Enhanced adsorption performance of PPy/TiO2 prepared on surface of TiO2 without calcination

Abstract

The PPy/TiO2 composites were synthesized by polymerizing pyrrole monomer on the surface of TiO2 calcined at different temperatures. The results of Fourier Transform Infrared spectroscopy, X-ray diffraction, Temperature programmed desorption, X-ray photoelectron spectroscopy and Zeta potential showed that the type and amount of the active groups on TiO2 surface decreased with the increase of calcination temperature, leading to a significant decline in its adsorption capacity for Acid Red G (ARG) and Methylene Blue (MB).

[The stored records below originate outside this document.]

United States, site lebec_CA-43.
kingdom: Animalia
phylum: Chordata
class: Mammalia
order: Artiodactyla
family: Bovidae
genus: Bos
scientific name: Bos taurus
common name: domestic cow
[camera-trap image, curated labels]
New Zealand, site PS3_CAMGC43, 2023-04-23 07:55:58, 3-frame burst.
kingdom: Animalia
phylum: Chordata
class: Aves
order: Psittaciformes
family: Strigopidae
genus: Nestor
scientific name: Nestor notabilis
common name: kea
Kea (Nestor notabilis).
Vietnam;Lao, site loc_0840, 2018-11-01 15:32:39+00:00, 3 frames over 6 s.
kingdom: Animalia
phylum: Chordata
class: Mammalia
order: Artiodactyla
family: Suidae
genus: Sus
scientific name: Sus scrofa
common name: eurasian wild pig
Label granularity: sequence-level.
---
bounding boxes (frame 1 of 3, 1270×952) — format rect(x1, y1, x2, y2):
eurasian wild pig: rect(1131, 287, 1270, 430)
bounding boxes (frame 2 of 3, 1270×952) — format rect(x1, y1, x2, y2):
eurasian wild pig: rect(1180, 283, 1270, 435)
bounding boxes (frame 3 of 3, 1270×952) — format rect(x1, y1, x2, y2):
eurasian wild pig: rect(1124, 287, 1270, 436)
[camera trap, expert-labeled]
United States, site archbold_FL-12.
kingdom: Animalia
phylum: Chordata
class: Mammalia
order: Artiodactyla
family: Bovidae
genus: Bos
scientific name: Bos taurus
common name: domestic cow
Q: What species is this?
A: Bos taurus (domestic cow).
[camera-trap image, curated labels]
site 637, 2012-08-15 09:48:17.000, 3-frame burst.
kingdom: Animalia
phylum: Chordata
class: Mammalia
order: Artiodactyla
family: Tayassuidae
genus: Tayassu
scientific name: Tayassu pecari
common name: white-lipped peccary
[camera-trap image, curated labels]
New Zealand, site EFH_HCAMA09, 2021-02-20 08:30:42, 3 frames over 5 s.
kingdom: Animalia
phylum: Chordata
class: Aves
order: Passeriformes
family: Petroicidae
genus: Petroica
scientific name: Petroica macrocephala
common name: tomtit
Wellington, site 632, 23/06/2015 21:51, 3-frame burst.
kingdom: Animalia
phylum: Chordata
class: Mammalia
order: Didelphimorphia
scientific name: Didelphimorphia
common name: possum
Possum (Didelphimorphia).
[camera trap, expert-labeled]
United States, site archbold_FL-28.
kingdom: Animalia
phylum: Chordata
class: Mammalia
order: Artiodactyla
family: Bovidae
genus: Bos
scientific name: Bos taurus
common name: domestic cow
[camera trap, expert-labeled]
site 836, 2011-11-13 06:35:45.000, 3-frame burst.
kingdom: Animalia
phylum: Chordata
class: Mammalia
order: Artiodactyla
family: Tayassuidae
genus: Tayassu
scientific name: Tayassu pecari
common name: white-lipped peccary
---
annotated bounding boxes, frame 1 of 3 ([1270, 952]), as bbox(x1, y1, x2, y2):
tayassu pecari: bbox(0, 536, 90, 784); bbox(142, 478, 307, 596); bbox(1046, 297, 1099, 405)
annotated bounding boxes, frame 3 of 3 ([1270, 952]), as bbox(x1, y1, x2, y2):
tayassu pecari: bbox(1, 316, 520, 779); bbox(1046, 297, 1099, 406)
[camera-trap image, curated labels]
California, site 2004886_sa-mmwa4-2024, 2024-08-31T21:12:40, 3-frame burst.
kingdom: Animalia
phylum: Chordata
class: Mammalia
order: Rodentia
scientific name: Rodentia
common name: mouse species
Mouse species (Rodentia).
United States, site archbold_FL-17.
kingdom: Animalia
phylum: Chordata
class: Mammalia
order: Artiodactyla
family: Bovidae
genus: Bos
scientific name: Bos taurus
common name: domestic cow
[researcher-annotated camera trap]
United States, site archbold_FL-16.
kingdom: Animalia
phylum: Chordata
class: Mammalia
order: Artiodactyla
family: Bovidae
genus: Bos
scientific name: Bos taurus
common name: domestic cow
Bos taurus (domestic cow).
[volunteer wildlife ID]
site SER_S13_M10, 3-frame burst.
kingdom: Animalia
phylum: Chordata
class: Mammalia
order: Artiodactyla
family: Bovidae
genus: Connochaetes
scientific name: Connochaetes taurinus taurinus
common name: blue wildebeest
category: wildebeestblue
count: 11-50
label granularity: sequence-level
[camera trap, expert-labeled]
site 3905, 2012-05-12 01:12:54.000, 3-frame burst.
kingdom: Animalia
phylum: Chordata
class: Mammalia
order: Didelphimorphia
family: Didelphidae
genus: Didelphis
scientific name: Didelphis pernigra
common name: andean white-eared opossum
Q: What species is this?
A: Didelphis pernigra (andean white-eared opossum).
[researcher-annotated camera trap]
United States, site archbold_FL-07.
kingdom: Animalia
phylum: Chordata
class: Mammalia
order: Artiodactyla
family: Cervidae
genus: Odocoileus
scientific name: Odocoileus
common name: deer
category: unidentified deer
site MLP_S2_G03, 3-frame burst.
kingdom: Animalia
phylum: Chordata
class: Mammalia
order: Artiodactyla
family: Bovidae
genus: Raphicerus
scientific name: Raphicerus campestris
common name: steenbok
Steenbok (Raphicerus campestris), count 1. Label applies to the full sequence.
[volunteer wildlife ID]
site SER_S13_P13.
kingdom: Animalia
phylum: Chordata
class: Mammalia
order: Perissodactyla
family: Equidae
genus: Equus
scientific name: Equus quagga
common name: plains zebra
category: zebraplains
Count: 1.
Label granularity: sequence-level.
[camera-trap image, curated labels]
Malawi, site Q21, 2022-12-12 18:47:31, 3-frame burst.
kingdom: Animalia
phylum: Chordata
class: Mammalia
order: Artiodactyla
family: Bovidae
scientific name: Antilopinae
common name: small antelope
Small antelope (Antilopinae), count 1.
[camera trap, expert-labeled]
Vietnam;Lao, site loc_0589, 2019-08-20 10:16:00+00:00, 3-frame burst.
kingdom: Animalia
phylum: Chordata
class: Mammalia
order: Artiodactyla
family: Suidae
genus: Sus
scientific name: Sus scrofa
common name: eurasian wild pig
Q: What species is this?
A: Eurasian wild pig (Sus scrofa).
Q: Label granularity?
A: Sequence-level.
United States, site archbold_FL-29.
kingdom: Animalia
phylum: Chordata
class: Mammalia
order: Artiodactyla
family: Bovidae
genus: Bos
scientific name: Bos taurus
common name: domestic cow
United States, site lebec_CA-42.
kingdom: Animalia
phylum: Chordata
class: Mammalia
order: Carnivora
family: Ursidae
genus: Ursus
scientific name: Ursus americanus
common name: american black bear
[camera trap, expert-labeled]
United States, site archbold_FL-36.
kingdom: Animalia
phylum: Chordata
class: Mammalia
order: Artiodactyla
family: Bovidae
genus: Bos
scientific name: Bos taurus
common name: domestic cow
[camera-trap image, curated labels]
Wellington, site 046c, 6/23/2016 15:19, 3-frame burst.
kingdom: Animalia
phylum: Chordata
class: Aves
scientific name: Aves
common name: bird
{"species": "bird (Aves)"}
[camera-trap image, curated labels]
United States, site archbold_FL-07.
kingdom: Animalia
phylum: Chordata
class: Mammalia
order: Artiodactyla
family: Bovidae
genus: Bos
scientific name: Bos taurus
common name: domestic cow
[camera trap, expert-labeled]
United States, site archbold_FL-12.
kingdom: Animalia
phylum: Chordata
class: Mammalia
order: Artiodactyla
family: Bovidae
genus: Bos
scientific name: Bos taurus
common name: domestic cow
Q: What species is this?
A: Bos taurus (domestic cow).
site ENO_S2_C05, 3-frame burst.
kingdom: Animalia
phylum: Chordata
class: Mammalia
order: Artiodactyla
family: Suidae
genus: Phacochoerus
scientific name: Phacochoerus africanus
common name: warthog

This also had a significant influence on the physicochemical property and adsorption performance of PPy/TiO2. The prepared PPy/TiO2 composite exhibited an enhanced adsorption capacity for ARG and MB. The adsorption ability of PPy/TiO2 was the strongest when TiO2 was not calcined and gradually decreased with the increase of the calcination temperature of TiO2. The PPy/TiO2 composite without calcination was chosen to investigate its adsorption performance. The results showed that the adsorption behaviors of ARG and MB on PPy/TiO2 were described by the pseudo-second-order and Langmuir isotherm models with the maximum adsorption amount of 424.75 and 439.61 mg/g for ARG and MB, respectively. Finally, the surface chemical properties of TiO2 seriously affected the adsorption performance of PPy/TiO2. The PPy/TiO2 composite could possess excellent adsorption performance when the selected TiO2 contained more hydroxyl and carboxyl groups.